Но дополнительный урок по биологии для меня еще не окончен. Своей кульминации он достигает в саду семейства Барганджия. Здесь главный врач Цицино с помощью нескольких женщин накрывает рядом с колодцем под широко раскинувшимся деревом стол для нашего пиршества.

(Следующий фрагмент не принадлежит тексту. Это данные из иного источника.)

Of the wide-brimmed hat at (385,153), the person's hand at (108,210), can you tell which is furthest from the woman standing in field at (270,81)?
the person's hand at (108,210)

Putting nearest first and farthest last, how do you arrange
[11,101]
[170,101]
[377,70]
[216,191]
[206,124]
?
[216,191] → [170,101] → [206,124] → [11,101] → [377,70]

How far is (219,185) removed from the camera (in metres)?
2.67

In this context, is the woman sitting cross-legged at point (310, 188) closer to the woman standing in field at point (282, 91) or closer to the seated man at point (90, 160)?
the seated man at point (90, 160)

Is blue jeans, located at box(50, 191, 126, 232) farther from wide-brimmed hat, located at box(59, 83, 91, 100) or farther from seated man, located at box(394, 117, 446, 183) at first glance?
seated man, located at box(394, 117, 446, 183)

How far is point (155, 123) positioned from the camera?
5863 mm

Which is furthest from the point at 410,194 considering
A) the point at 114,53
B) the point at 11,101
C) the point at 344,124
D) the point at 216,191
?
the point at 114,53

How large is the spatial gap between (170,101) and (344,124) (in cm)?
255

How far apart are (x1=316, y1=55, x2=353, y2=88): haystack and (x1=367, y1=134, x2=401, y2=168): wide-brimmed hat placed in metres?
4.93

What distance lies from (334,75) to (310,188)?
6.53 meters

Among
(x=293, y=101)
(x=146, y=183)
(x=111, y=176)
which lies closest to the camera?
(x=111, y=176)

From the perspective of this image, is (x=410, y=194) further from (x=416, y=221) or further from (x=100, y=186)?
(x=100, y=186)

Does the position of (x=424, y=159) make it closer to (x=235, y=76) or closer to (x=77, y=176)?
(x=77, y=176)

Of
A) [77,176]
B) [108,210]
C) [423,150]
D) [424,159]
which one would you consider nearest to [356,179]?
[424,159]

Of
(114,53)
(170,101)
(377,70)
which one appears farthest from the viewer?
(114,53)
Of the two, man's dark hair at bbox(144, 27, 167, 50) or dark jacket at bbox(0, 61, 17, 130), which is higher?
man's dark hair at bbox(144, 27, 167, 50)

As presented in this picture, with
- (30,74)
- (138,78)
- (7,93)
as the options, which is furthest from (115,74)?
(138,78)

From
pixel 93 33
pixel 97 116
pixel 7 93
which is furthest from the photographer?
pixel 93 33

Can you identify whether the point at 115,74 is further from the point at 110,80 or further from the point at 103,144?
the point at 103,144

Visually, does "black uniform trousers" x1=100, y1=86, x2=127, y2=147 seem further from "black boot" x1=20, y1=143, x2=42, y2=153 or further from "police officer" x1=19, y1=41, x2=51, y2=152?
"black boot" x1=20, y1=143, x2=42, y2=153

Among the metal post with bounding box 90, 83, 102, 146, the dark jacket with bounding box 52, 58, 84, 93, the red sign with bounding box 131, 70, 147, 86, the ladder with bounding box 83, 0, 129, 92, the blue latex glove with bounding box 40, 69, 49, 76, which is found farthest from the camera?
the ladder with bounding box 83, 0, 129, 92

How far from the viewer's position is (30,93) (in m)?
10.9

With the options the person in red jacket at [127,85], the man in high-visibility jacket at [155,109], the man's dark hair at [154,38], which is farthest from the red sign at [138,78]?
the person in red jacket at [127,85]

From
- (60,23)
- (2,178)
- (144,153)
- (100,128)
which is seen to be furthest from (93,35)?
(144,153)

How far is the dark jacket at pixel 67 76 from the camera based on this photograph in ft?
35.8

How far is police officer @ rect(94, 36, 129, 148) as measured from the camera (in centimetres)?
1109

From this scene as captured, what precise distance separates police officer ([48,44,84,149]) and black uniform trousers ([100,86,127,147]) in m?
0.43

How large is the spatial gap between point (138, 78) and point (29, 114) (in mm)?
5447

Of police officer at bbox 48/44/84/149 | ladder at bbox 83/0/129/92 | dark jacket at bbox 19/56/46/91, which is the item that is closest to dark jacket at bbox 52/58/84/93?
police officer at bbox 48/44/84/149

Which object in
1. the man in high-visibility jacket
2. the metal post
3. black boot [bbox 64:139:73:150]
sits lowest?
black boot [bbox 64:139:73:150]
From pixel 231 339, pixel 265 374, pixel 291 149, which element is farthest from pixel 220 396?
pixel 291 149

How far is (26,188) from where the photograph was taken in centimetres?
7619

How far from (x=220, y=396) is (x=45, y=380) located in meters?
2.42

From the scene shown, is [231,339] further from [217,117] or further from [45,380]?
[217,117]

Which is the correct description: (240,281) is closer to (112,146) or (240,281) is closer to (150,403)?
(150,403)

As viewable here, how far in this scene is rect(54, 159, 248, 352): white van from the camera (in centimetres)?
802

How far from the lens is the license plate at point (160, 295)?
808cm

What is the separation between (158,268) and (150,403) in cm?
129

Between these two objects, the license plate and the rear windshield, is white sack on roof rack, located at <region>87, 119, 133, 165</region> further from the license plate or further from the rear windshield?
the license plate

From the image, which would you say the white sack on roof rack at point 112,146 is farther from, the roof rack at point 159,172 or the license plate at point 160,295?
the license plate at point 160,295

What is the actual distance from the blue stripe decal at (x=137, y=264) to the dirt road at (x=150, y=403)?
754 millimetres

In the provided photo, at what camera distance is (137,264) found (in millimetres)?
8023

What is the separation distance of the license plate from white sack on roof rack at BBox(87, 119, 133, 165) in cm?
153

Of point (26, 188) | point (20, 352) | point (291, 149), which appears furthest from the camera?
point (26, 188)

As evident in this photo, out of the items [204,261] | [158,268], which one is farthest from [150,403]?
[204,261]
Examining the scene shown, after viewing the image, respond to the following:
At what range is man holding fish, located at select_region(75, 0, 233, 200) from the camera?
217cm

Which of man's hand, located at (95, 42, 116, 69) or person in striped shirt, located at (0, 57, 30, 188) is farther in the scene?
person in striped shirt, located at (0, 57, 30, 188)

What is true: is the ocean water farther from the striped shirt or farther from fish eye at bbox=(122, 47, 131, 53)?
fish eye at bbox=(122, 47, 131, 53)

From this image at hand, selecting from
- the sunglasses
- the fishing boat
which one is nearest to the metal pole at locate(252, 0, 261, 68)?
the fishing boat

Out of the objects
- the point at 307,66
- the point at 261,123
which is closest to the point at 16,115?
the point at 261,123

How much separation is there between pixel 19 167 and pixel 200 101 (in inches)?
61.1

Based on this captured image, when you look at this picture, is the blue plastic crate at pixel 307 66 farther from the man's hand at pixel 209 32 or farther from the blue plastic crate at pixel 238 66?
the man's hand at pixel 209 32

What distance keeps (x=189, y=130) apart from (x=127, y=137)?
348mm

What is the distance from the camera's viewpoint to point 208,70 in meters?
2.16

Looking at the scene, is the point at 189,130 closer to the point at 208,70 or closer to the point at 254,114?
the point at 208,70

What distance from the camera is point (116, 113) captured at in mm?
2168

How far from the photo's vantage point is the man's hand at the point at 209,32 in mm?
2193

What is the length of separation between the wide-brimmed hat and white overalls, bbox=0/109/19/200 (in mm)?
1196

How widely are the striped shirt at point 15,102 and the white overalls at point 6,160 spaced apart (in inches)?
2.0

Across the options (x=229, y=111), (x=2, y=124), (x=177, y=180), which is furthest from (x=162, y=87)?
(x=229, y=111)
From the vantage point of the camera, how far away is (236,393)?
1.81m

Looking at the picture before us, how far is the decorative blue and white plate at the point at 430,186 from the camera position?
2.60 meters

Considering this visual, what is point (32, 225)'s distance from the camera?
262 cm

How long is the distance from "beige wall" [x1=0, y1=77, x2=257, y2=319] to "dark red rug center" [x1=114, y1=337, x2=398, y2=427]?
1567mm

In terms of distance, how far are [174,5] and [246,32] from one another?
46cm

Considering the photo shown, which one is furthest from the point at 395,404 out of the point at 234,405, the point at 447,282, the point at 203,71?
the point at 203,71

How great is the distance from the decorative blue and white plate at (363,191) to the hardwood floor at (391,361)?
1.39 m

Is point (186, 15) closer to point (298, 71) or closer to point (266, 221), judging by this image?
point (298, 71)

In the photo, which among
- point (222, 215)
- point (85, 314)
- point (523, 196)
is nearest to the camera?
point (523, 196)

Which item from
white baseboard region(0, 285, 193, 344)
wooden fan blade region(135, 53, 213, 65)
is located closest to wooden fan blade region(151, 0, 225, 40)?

Прежде чем сесть за стол, Карчаа ведет меня в дом Барганджия. Старый, простой дом, один из тех, которых немало на западе Грузии. Квадратный, целиком деревянный, крытый дранкой. По всей ширине торцовой части проходит крытая веранда. Дом древний, как снаружи, так и изнутри. Массивный стол, мощные табуретки и стулья. Около стены — похожий на Ноев ковчег сундук. В дальней комнате — железные койки. Над небольшой пристройкой вьется густой дым. Среди бочек и кадок я нахожу там главного врача Цицино Барганджия, стоящую у открытого очага, дым от которого вытягивается через дымоход, сделанный в потолке.
— Вы удивлены, не правда ли? Не отпирайтесь! — говорит Карчаа, когда мы вновь выходим на свежий воздух. — Главврач — и живет в таких скромных условиях! Так почему? Да потому, что обычай требует почитать отца и выполнять его волю. Отец Цицино хочет до конца своих дней жить вместе с дочерью и ее семьей в старом доме Барганджия.
— Что же, и вся молодежь соблюдает обычаи? — спрашиваю я.
— Вся.
Обычай. Когда мы садимся за стол, в первую очередь избирается тамада. Это своего рода церемониймейстер, который следит не просто за тем, чтобы за столом было хорошее настроение и все шло гладко, но также и за тем, чтобы все шло согласно традициям. Тамадой нашей небольшой компании выбирают Георгия Карчаа. Он сидит по левую руку от главы семейства Барганджия, который в свисающем с головы до плеч пастушьем башлыке занимает самое почетное место за столом; мне отводится место справа от него. Саша оказывается рядом со мной.